## Selected excerpt

15 years ago they did and the lack of empathy, cognitive and emotional abilities which resulted in that they during cercumstances like these decided to give me a lable which as expected had a negative impact on my will to survive have resulted in a negative attitude towards psychiatry…
I think it’s important in those circumstances to kind of be looked after by someone else, either aunts and uncles, or close friends.
Psychiatry can be brutal at times, but I hope you are feeling more and more healthy because of it.
How old were you when they died if I may ask?
Hi Daze and Dreamscape, sorry to respond like this, but being diagnosed and treated did not help me. I gave them and the treatments they offered 10 years of my life… How old? About 30
I’ve given them nearly 20, and I feel it has helped me from suicide and hearing voices. That’s the main things.
Yes, external support is necessary too, and I hope you will find it in others. You are not alone.
It is nice to be participating in a forum like this. In time, now without the drugs they gave me, I may gradually improve the ability to express myself in english without the effort it previously took to write a few words. I have a simple job and 12 years ago I found my soalmate… I have many friends who have been helped, but I can not due to my experience share their positive attitude towards psychiatry
However this does not automatically result in that I dislike the people who in my experience lack the tools they need to help me or that I think it is all harmfull for me to still occasionally be in touch with psychiatry
After my mother died, the psychiatrists came and said that even if I didnt hear any voices, no positive symptoms, I had negative symptoms. I guess they labelled my grief negative symptoms. Further they told me to appreciate my father for giving me a roof in my childhood. I thought lack of that was called child neglect.

[Collected data]
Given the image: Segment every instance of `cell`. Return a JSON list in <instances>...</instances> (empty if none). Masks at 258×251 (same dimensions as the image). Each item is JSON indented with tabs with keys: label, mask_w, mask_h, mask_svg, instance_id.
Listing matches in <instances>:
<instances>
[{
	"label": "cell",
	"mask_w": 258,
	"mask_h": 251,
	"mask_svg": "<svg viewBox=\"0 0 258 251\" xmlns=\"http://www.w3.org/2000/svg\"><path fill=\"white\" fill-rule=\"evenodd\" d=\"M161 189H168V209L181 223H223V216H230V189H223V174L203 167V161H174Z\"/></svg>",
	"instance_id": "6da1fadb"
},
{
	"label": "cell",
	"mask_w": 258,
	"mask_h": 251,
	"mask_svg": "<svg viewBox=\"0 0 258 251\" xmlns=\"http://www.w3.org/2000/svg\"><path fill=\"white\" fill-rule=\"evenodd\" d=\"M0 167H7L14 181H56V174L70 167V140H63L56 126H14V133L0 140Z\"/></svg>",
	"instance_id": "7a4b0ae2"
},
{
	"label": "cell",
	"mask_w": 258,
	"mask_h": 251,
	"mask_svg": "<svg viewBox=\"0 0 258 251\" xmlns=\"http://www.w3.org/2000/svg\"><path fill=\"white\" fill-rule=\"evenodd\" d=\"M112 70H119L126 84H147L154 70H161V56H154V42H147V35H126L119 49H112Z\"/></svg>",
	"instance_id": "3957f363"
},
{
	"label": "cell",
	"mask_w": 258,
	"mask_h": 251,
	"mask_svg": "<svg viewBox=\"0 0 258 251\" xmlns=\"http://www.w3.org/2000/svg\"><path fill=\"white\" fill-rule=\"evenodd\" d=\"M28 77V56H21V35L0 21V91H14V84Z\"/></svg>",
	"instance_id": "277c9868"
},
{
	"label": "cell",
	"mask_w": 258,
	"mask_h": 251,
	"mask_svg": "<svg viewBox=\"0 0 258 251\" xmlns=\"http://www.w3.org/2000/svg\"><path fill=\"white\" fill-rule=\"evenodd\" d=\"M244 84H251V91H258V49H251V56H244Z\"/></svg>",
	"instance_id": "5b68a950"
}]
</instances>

## Activities
1. Answer these questions using the forum thread.
(a) How many years of their life did the writer answering Daze and Dreamscape give to psychiatry?
(b) Nearly how many years has the writer of the next reply given?
(c) How long ago did the writer who now has a simple job find a soulmate?
2. Say whether each statement agrees with the forum thread. Answer yes or no, and quote the words that decide it.
(a) The writer answering Daze and Dreamscape found that diagnosis and treatment helped.
(b) After the writer's mother died, the psychiatrists said the writer was hearing voices.
(c) The writer of the post beginning "It is nice to be participating" has a simple job.
3. List every number of years the forum thread mentions, leaving out ages.

## Results for the exercise
1.
(a) 10 years
(b) Nearly 20
(c) 12 years ago

2.
(a) No: "being diagnosed and treated did not help me"
(b) No: "even if I didnt hear any voices, no positive symptoms, I had negative symptoms"
(c) Yes: "I have a simple job"

3.
- 15 years ago
- 10 years
- nearly 20
- 12 years ago